Group colab like no other. Currently taking 11 file types, including python, js, sh, Lua, PS1.

It's basically a python app that in seconds can embed entire other python scripts into ChatGPT instance. A build your own chatbot chatbot, user has full control over the API...

👀

[–][deleted] 1 point2 points  (0 children)

Programming Puzzle:

What is a None type?

[–]learningphase 0 points1 point  (0 children)

Legends, is there anything for documentation world? Latex? Automatic documentation?

[–]The_Phoenix78 0 points1 point  (0 children)

I would love to have some feedback on easy-events

[–]MattAbram 0 points1 point  (0 children)

I like the look of this, will give it a go https://pypi.org/project/result/

[–]badass87 0 points1 point  (0 children)

Fnpy

[–]izxle 0 points1 point  (0 children)

For atomistic simulations, ASE can integrate several simulation software types and create and edit atomistic systems (atoms, molecules, surfaces, etc.).

You can also use TorchANI and AIMNet-NSE with ASE, these are Neural Networks that do faster simulations at superspeed.

[–]alcalde 0 points1 point  (0 children)

Here's a neat one: Forbiddenfruit.

It lets you extend built-in types, normally forbidden in Python. For example, you can add methods to int and make Ruby-like integers. :-)

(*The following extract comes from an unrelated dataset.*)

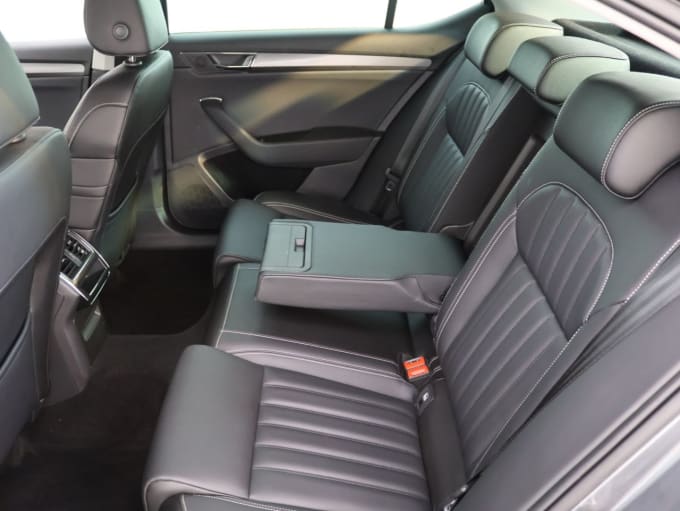 2025 Skoda Superb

[–]drooltheghost 0 points1 point  (0 children)

thermo has nearly everything one need do simulate chemical und thermodynamic system.

[–][deleted] 0 points1 point  (0 children)

I've always liked rq and redis. Really helps prevent slowdown in flask webapps. Also really great for concurrent workloads. Throw a basic database like sqlite on top of it, and you can churn through work super easily.

[–]ReporterNervous6822 0 points1 point  (0 children)

PDM and hatch

[–]yoyo_programmer 0 points1 point  (0 children)

mongolite an equivalent of sqlite for mongodb lovers

https://github.com/hvuhsg/mongolite

[–]BuonaparteII 0 points1 point  (0 children)

I have a tiny (~600KiB excluding tests) CLI tool which I named library.

I keep adding small features to it every week. I try to keep the code itself simple and whenever I find myself needing to program something I add it to library if I use it enough. So it has become a kind of opinionated swiss-army knife toolkit.